Yes, the clay peels out very easily once I actually manage to separate the mold from the sculpture.
Ok, no release issues then I´d say.
I run into the biggest issue when I sculpt and mold a half mask on a 3d head armature.
The breakage usually happens when I make a mold on a 3d armature
All of the molds I've attempted have been half-molds. Half masks, faces, etc
For what I read I assume we are talking about a one part mold.
Could it be you are facing some kind of locking or slight locking there?
How thick is the clay you laid over the 3d armature?.
Sometimes the armature shape could be locking the mold. If the clay you added on top is too thin in certain areas or if the seam or end flange of the mold locks with some part of the armature. Sounds like something similar could be going on.
Yes, fixing something on the armature that aids leverage would help. But take in account the strength employed to open a mold is a big deal though it might not look like so. So it must be a very sturdy fix.
In any case remember slow repetitive movement to get air in will make more that one straight strong pull.

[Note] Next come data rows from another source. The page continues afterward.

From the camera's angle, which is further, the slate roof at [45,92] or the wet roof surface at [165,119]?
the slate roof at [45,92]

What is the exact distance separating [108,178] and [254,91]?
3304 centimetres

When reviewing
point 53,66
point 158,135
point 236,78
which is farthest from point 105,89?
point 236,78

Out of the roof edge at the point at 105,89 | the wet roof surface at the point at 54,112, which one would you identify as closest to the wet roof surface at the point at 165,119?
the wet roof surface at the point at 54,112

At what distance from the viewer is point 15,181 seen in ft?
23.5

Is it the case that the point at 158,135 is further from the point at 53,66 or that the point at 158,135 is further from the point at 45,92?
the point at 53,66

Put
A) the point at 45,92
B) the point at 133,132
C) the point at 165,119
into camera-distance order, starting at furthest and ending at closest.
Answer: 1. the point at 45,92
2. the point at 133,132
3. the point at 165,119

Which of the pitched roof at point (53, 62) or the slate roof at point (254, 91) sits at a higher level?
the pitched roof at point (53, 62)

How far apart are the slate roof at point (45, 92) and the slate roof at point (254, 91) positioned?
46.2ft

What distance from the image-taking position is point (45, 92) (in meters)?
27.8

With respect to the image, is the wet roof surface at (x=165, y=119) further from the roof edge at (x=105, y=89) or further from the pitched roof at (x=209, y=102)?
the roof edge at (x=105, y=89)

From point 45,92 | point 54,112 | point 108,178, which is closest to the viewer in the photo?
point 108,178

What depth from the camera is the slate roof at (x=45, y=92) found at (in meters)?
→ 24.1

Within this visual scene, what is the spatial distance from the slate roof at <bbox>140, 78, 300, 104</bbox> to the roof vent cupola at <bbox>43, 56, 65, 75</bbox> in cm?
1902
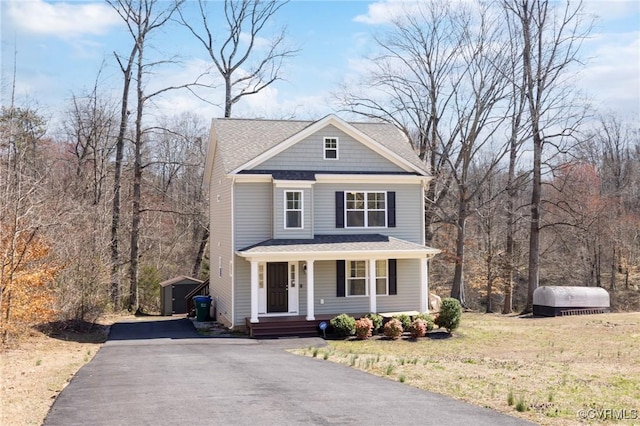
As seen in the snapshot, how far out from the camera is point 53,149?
1545 inches

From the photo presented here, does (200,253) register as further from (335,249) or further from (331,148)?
(335,249)

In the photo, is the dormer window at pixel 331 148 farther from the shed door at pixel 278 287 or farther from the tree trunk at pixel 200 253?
the tree trunk at pixel 200 253

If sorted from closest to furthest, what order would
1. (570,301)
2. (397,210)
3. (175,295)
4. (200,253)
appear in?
(397,210), (570,301), (175,295), (200,253)

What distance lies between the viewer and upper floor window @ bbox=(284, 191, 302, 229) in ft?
72.4

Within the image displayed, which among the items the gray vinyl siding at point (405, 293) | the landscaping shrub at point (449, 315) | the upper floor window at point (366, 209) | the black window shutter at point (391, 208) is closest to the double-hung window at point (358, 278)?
the gray vinyl siding at point (405, 293)

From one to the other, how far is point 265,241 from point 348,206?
11.7 feet

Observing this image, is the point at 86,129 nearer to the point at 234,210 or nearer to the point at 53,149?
the point at 53,149

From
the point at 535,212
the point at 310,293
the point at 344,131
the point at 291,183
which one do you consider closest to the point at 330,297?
the point at 310,293

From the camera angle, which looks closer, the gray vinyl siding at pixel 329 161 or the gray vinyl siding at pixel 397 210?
the gray vinyl siding at pixel 329 161

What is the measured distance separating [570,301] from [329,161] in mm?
13763

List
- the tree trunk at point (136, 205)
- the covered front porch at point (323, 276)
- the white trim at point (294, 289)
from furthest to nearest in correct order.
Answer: the tree trunk at point (136, 205) < the white trim at point (294, 289) < the covered front porch at point (323, 276)

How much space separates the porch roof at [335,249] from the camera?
20.8 metres

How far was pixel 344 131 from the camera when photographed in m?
23.3

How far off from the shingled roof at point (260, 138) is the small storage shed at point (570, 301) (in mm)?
9679
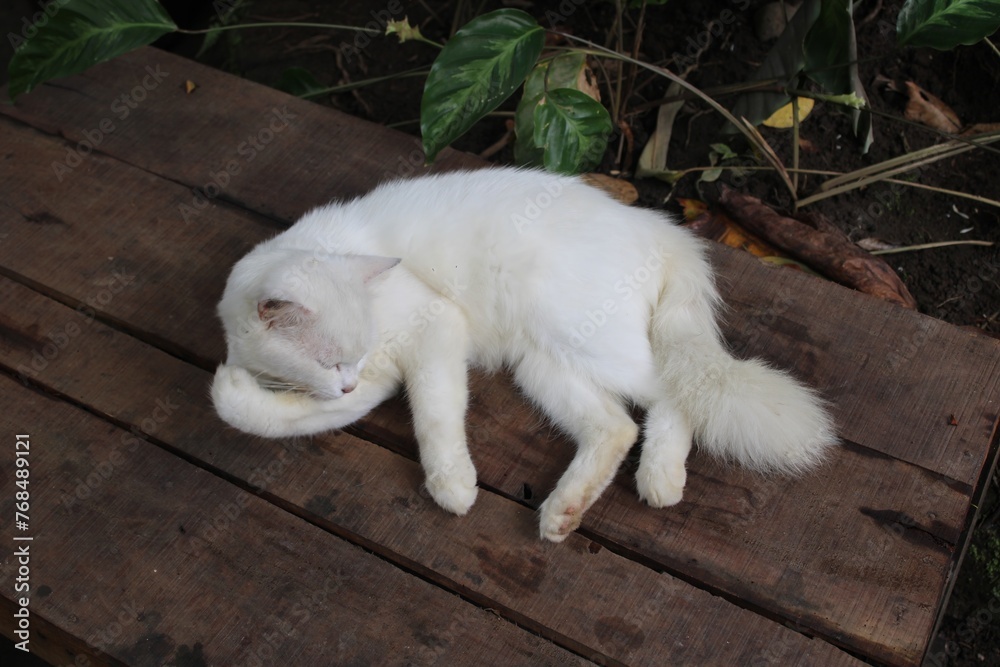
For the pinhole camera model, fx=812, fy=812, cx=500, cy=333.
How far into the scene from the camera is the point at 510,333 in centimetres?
206

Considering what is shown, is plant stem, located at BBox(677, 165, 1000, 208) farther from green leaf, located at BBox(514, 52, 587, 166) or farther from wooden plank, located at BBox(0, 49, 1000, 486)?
wooden plank, located at BBox(0, 49, 1000, 486)

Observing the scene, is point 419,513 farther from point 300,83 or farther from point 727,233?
point 300,83

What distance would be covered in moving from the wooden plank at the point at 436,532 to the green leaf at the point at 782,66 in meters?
1.69

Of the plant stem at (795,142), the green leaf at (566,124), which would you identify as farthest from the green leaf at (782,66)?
the green leaf at (566,124)

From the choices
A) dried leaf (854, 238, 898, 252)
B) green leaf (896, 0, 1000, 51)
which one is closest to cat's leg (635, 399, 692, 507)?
green leaf (896, 0, 1000, 51)

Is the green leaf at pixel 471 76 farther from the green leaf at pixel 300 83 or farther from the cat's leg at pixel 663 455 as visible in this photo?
the green leaf at pixel 300 83

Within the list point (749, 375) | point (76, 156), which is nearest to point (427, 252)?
point (749, 375)

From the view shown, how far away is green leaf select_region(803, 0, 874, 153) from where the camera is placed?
233 centimetres

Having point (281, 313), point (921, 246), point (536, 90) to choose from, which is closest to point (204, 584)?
point (281, 313)

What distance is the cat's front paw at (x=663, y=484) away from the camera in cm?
182

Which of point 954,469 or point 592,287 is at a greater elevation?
point 592,287

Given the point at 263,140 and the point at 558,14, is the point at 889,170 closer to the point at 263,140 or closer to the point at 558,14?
the point at 558,14

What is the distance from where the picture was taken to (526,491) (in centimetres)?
192

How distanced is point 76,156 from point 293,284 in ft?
4.40
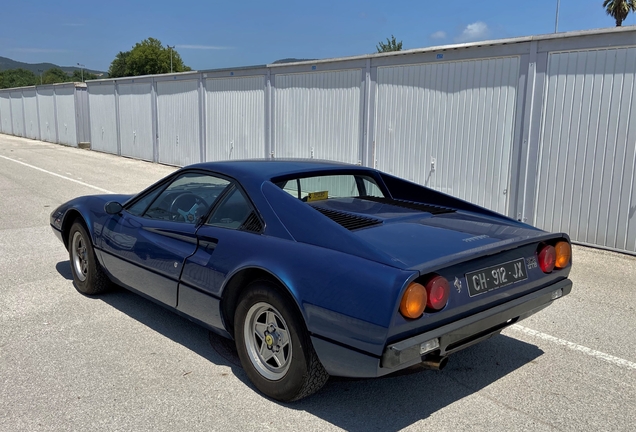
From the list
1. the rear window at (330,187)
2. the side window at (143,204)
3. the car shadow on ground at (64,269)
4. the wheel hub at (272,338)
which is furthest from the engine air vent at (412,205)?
the car shadow on ground at (64,269)

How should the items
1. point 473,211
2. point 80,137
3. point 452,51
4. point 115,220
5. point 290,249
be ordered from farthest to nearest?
1. point 80,137
2. point 452,51
3. point 115,220
4. point 473,211
5. point 290,249

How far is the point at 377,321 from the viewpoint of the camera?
275 cm

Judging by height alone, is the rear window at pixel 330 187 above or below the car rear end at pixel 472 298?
above

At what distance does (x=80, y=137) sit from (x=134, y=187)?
14.9m

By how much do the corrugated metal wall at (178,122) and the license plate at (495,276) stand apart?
47.6ft

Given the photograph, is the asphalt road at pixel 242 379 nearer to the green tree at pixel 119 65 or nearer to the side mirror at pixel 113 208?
the side mirror at pixel 113 208

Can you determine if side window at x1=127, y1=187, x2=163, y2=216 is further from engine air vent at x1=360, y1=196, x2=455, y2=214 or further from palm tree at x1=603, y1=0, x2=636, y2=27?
palm tree at x1=603, y1=0, x2=636, y2=27

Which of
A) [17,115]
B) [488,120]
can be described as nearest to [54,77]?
[17,115]

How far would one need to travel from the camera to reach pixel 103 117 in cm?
2345

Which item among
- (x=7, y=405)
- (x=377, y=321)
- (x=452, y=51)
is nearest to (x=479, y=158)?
(x=452, y=51)

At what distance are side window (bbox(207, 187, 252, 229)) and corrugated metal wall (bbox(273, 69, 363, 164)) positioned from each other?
780cm

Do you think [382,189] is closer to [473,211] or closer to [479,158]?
[473,211]

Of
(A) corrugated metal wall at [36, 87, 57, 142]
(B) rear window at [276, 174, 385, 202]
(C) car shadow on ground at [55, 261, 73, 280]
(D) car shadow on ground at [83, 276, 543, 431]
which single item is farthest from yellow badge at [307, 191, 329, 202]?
(A) corrugated metal wall at [36, 87, 57, 142]

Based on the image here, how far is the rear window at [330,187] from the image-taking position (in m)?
3.95
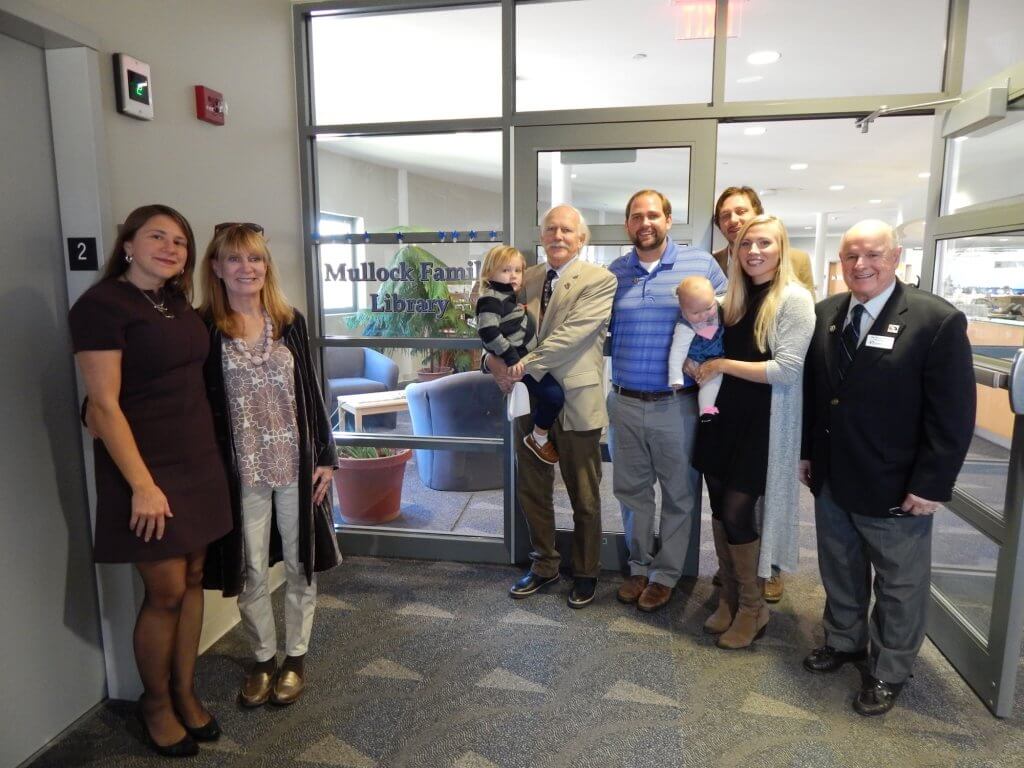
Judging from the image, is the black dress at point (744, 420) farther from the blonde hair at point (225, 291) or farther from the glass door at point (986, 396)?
the blonde hair at point (225, 291)

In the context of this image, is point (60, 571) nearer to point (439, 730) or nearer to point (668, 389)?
point (439, 730)

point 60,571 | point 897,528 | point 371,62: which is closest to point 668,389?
point 897,528

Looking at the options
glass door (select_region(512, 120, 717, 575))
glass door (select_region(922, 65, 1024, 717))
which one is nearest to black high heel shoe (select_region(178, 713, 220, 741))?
glass door (select_region(512, 120, 717, 575))

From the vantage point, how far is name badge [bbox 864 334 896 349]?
1.90 m

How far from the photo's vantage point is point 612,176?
122 inches

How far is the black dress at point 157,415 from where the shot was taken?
1.61 m

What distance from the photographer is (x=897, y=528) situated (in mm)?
1975

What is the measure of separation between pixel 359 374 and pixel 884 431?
2.43 metres

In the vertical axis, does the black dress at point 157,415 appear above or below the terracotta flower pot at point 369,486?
above

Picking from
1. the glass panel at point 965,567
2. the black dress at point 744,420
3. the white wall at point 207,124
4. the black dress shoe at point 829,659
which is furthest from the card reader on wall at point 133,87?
the glass panel at point 965,567

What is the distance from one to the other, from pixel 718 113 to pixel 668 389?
1.22m

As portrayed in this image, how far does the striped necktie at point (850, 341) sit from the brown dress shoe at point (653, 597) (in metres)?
1.22

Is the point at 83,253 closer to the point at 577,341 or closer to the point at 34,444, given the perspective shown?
the point at 34,444

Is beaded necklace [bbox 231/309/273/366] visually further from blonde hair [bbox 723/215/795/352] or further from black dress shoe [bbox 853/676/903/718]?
black dress shoe [bbox 853/676/903/718]
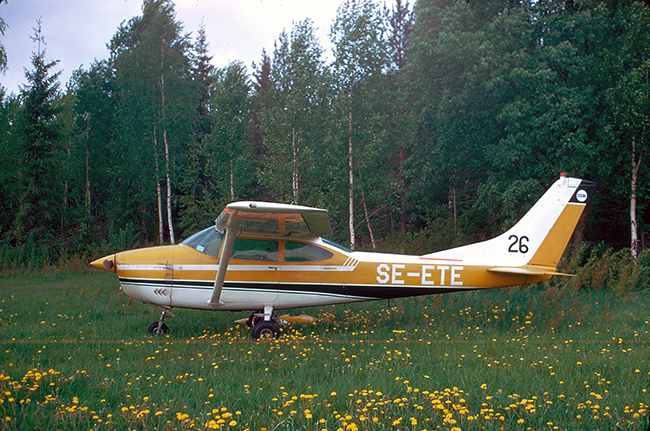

The other thing to take in account is why are your molds breaking. What plaster are you using?. Are your mix and proportions correct?. How thick are the molds?. How do you mix and prepare your plaster?. If not done correctly it can result in more brittle material.
Plaster molds must be at least 2-3 cm thick (better 3 in your case) in a general basis and with no reinforcement.
Stone plaster (like UC30) would be a strong option if you are having problems. Reinforcing your molds with burlap helps too.
Also, you must let the plaster set completely. Sometimes opening too soon can result in cracking. In your case, as it seem to be hard to get it out, let it sit 24h.
If you are having this problem one thing to do is to go for stronger molds.
I considered sticking the armature with the sculpture and mold intact into a 5 gallon bucket of water for a bit, but I didn't know if that would cause issues with either the details inside the mold, or if the moisture would stop the plaster from curing all the way. I made the mistake with one of my earlier sculpts of adding water to the outside of the mold while it was curing to smooth it out, and it never fully hardened after that.
What I said about filling with water would apply on a two part mold. Not sure it would help that much in your case.
Anyway, if a plaster mold is fully hardened (lets´s say 12h-24h) there´s no problem wetting them. This is, if the proportions and mix are correct. When using water based clay the best way of cleaning is with water and a brush or similar (done this hundreds of times). So nothing wrong should happen, unless the plaster is not well done.
One way of knowing your plaster has set and is prepared for demolding or cleaing etc. is when it has cooled down. Plaster heats in the hardening reaction. When it cools down it has set, the main reaction is over. This doesn´t mean it has dried totally (this can take weeks). But you can then work with it.
In the case you mention, trying to smooth out the surface with water (something that can be done), I´d say that the plaster wasn´t in the propper stage for doing so, or you used too much water or the plaster was not ok.